On International Day of the Midwife on May 5, Commencement student standard bearer Jenilee Jaquez ’23 MSN and Specialty Co-Director Tamika Julien DNP, CNM, WHNP-BC, CLC shared their passion for the unique specialty. And now during Nurses Week (May 6-13), faculty across Yale School of Nursing (YSN) share their thoughts on the nation’s most trusted profession: what inspired them to choose nursing, why it’s tough, and why it’s worth it.

Marlene St. Juste, MSN, APRN, FNP-BC 
Lecturer in Nursing
Specialty: Family Nurse Practitioner (FNP)

What do you love about being a nurse?

I love supporting a patient when they need help the most! During illness/birth/ surgery patients are flooded with emotions, fear, anxieties, and painful physical symptoms; and your nursing knowledge, compassion, empathy, and intervention is what they appreciate most during those times. 

I also love the endless possibilities and opportunities in nursing. As you grow in your nursing career, there are so many avenues you can take to facilitate growth. From being a nurse at the bedside in a hospital setting to being a nurse in a community health center, working as a nurse practitioner in an urgent care center or in a school setting, to nursing leadership, nursing education, and nursing research; the opportunities are endless! I love being a nurse/nurse practitioner, it gives me joy. 

Joanne DeSanto Iennaco ’05 MPhil, ’09 PhD, APRN, PMHNP-BC, PMHCNS-BC, FAAN
Director of the Clinical Doctor of Nursing Practice Program 
Specialty: Psychiatric Mental Health Nurse Practitioner

Dr. Iennaco writes the blog Quieting Minds and often prepares guided meditations for students and speaking engagements. She prepared an 8-minute practice for #NursesWeek, and you can check it out here

Not a nurse? Dr. Iennaco also recommends this guided practice for non-clinicians who are fulfilling a caregiving role.  

Elyse Borsuk ’90 MSN, CPNP-PC, APRN
Lecturer in Nursing
Specialty: Pediatric Nurse Practitioner

What is the hardest part about being a nurse and why is it worth it anyway? 

The hardest part about being a nurse sometimes is separating our professional life from our personal lives. As a nurse we are often the first person who works with families assessing their care, being an educator, following up with the patient and families and coordinating care for those children with complex medical issues. It is hard not to become invested in our patients and not worry about then at the end of the day. On the other hand, I wouldn’t have it any other way. As a PNP and being fortunate to have worked in my current practice for almost 25 years I have seen that impact of the care I have offered in that now I am seeing the children of some of the patients that I had the privilege to care for. 

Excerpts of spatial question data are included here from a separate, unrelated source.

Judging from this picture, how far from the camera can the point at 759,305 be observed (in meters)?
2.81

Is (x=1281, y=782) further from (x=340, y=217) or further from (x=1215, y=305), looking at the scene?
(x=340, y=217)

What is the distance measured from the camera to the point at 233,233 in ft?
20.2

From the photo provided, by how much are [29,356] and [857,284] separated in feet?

How does working with YSN students influence the way you practice? 

Working with YSN students has greatly impacted the way I practice for several reasons: first of all, it keeps me on my toes and I am always am striving to keep up to date with the latest treatments and political and social impact on healthcare. Also, the students have helped me be a better listener and more open to new and different perspectives.

Meghan McClain Garcia ’17 MSN, APRN, FNP-C, MPH, AAHIVS  
Part-Time Lecturer
Specialty: FNP

How did you choose your specialty?

I chose to become a Family Nurse Practitioner because I knew that I could make the most impact on the frontlines of healthcare taking care of families in primary care. I always envisioned myself in a role that allowed me to not only treat illness, but prevent it; to not only get to know my patients during a unique patient encounter, but to know them longitudinally; and to not only know them individually, but to know their families and their community. The FNP role allows me to do just that. 

To date, one of the greatest joys and pleasures of working as a Family Nurse Practitioner has been taking care of entire families. It also allows me to practice full-scope practice taking care of the sweetest newborns to our cherished elders. I get to know the individual, the family, and the community in which I work in a deep and meaningful manner, and it ultimately allows me to take better care and form better partnerships with my individual patients. 

Linda Ghampson, MSN, RN, CHSE
Lecturer in Nursing
Specialty: Simulation

What makes a nursing career so personally satisfying?

As a nurse, I get to fulfill a personal purpose of helping people. It gives me the chance to make a difference in someone’s life. Whether it is holding that vulnerable hand in the lonely room or sharing the joy of an improvement in a patient’s disease process, nursing affords me the opportunity to do something I really love.